Create a Crisis Plan
If you’re experiencing distress, it can be difficult to think rationally. In these moments, life can feel overwhelming and hopeless opening the door to drastic decisions. Mapping out your own crisis plan can help you weather these challenging episodes, giving you the coordinates to navigate a challenging situation.
- Identify the Warning Signs
Are you isolating more? Struggling to stay interested in activities you used to enjoy? Are you trapped in a cycle of rumination or getting irritable with those around you? A proactive approach can help you spot the first signals of an impending problem before it turns into a crisis.
- Find (Healthy) Coping Mechanisms
Keep a running list of healthy coping strategies that can help give you some breathing room. When it comes to managing stress, men often find it challenging to prioritize their mental health. However, it is crucial to take steps to reduce stress and improve overall well-being. Here are some practical tips tailored to men’s interests and needs:
1. Find Healthy Outlets for Stress
Men can benefit from finding healthy outlets to manage stress. Engaging in physical activities like weightlifting, running, or playing sports can help release pent-up tension and improve mood. Additionally, practicing relaxation techniques such as deep breathing or mindfulness exercises can be effective in lowering stress levels. Consider activities like listening to music, creating art, or playing video games as distractions that can also help alleviate stress.

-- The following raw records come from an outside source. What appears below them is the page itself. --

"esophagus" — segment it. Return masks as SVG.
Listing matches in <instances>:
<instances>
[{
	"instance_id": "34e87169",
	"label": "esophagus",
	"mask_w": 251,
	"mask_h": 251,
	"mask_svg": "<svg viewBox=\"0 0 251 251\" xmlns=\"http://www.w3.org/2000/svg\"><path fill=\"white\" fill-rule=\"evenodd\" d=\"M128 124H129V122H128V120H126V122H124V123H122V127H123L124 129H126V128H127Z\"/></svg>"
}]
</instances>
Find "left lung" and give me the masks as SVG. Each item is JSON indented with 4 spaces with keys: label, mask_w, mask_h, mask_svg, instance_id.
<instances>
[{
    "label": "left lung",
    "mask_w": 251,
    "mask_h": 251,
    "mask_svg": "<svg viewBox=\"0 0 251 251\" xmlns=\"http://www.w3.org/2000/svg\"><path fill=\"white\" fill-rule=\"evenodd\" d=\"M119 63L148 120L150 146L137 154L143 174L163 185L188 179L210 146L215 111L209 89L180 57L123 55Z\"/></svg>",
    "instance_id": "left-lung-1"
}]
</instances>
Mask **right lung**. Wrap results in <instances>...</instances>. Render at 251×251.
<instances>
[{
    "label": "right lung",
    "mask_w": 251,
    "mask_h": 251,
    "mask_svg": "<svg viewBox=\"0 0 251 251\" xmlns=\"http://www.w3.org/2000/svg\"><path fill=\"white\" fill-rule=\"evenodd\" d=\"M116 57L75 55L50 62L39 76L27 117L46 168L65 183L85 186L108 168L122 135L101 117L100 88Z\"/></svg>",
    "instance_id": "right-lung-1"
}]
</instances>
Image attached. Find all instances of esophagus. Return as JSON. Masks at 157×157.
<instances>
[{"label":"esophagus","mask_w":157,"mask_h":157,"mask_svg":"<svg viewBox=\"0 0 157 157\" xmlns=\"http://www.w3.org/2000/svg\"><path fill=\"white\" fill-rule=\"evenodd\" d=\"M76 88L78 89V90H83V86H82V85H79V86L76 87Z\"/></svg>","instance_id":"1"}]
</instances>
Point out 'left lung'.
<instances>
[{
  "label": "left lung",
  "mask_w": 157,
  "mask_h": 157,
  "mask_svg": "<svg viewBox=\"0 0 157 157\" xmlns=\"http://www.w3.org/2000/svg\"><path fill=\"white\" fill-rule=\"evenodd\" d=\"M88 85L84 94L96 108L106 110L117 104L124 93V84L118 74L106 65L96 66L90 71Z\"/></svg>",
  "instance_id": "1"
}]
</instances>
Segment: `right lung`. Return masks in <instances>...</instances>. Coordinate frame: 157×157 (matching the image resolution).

2. Identify Your Support System
Men may struggle to reach out for help when they are feeling overwhelmed. However, connecting with a support system can make a significant difference in managing stress. Whether it’s talking to a friend, family member, or joining a support group like AA, having someone to lean on can provide comfort and reduce distress. Research shows that feeling connected and supported can have a positive impact on mental well-being.
3. Speak to a Professional
Seeking professional help is essential for men dealing with mental health issues. Organizations like the South African Depression and Anxiety Group offer resources such as suicide crisis hotlines for immediate support. Websites like the Therapist Directory can help connect individuals with mental health professionals in their area. If you need assistance, don’t hesitate to reach out for help.
For immediate support, contact the South African Depression and Anxiety Group:
– Suicide Crisis Helpline: 0800 567 567
– CIPLA Mental Health Helpline: 0800 456 789
– Substance Abuse Helpline: 0800 12 13 14Remember, it’s essential to prioritize your mental health and seek help when needed. Taking steps to manage stress can have a positive impact on your overall well-being. Don’t hesitate to reach out for support and take care of yourself.
*Some names have been changed to protect their identity.